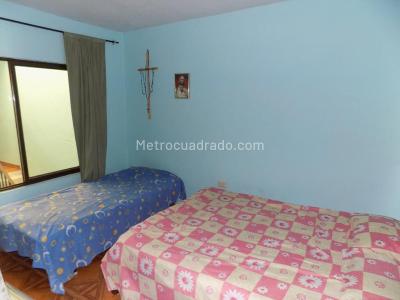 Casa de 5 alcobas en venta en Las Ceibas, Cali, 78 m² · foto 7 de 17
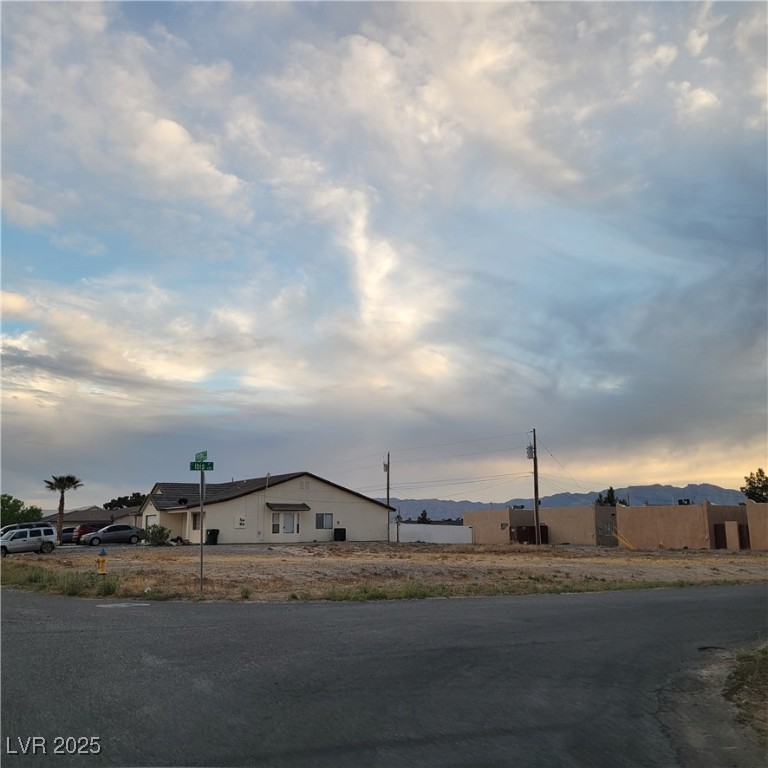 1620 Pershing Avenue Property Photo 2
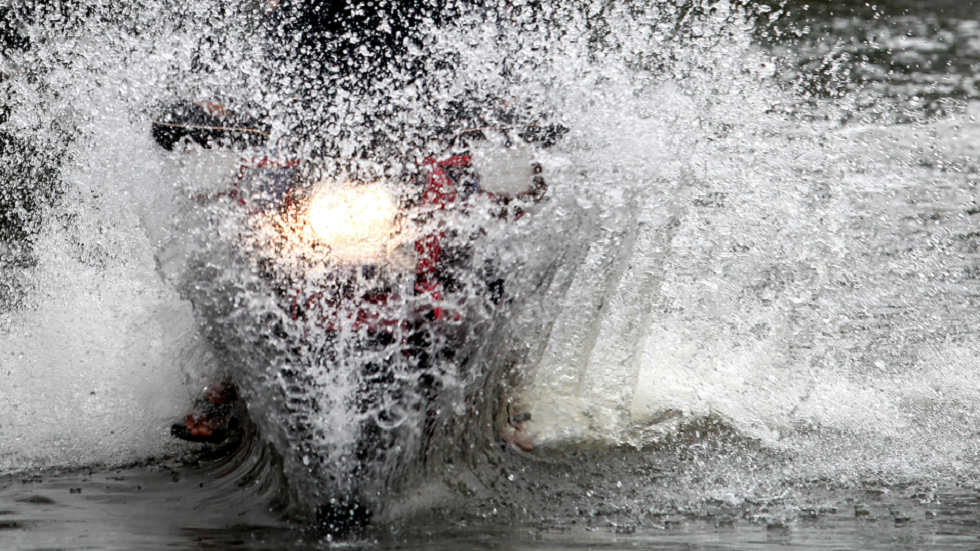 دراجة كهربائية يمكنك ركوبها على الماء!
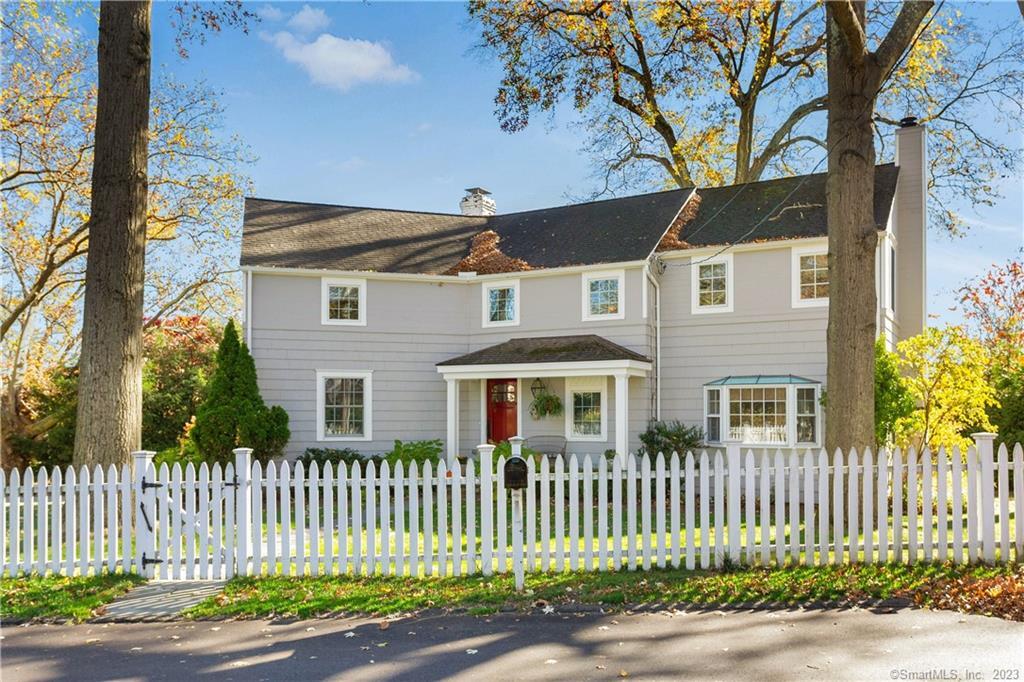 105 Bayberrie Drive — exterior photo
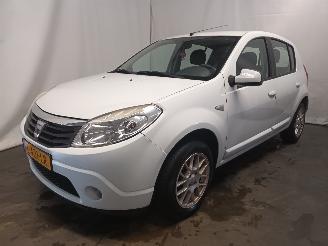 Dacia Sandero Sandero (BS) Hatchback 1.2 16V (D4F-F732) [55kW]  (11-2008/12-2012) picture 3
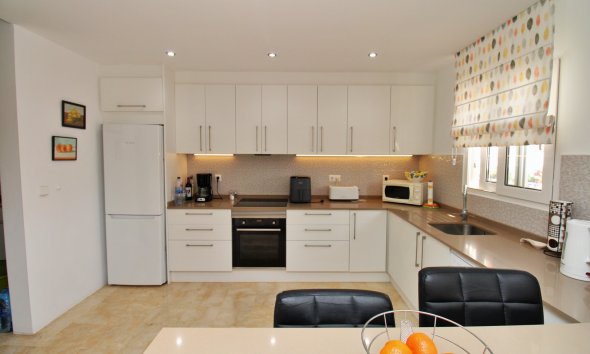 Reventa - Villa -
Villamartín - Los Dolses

※ ※ ※

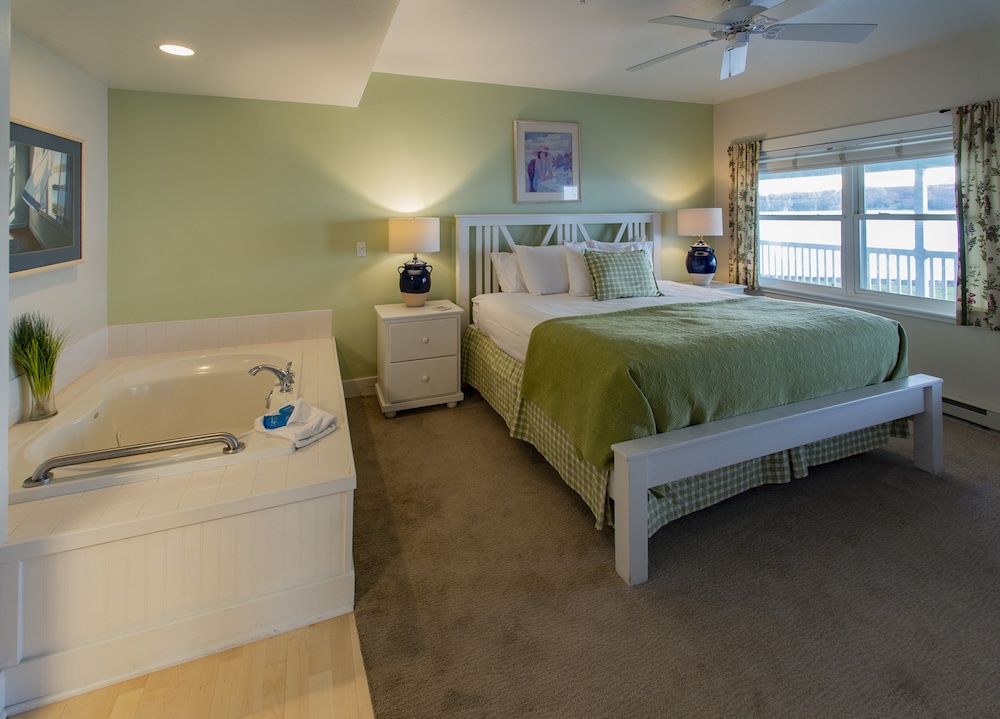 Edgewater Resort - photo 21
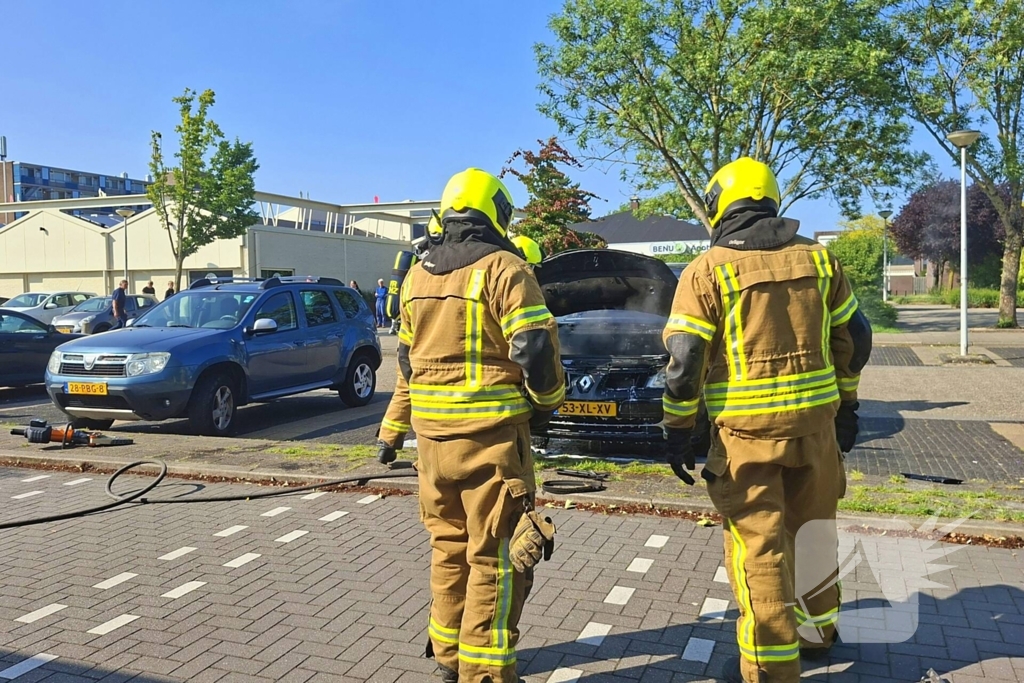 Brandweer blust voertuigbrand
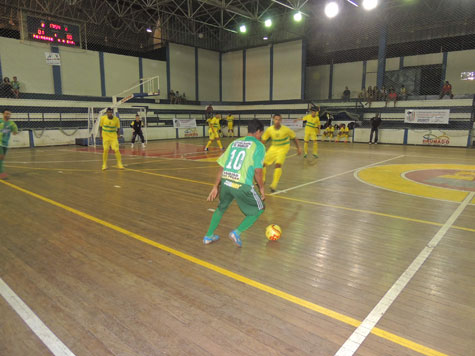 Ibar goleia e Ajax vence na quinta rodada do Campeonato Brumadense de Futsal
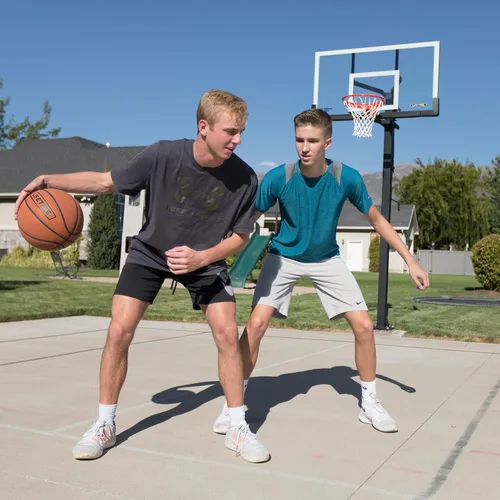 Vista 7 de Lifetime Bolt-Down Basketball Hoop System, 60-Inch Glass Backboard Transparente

※ ※ ※

● **수행할 작업**
위 목록에서 "Casa de 5 alcobas" 문구가 들어 있는 줄부터 "Villamartín - Los Dolses" 문구가 들어 있는 줄까지(두 줄 모두 포함)를 한 줄당 문자열 하나씩 JSON 목록으로 나타내고, 빈 줄은 빼세요. 답에는 그림을 넣지 마세요.

● **연습 문제 풀이**
[
  " Casa de 5 alcobas en venta en Las Ceibas, Cali, 78 m² · foto 7 de 17",
  " 1620 Pershing Avenue Property Photo 2",
  " دراجة كهربائية يمكنك ركوبها على الماء!",
  " 105 Bayberrie Drive — exterior photo",
  " Dacia Sandero Sandero (BS) Hatchback 1.2 16V (D4F-F732) [55kW]  (11-2008/12-2012) picture 3",
  " Reventa - Villa -",
  "Villamartín - Los Dolses"
]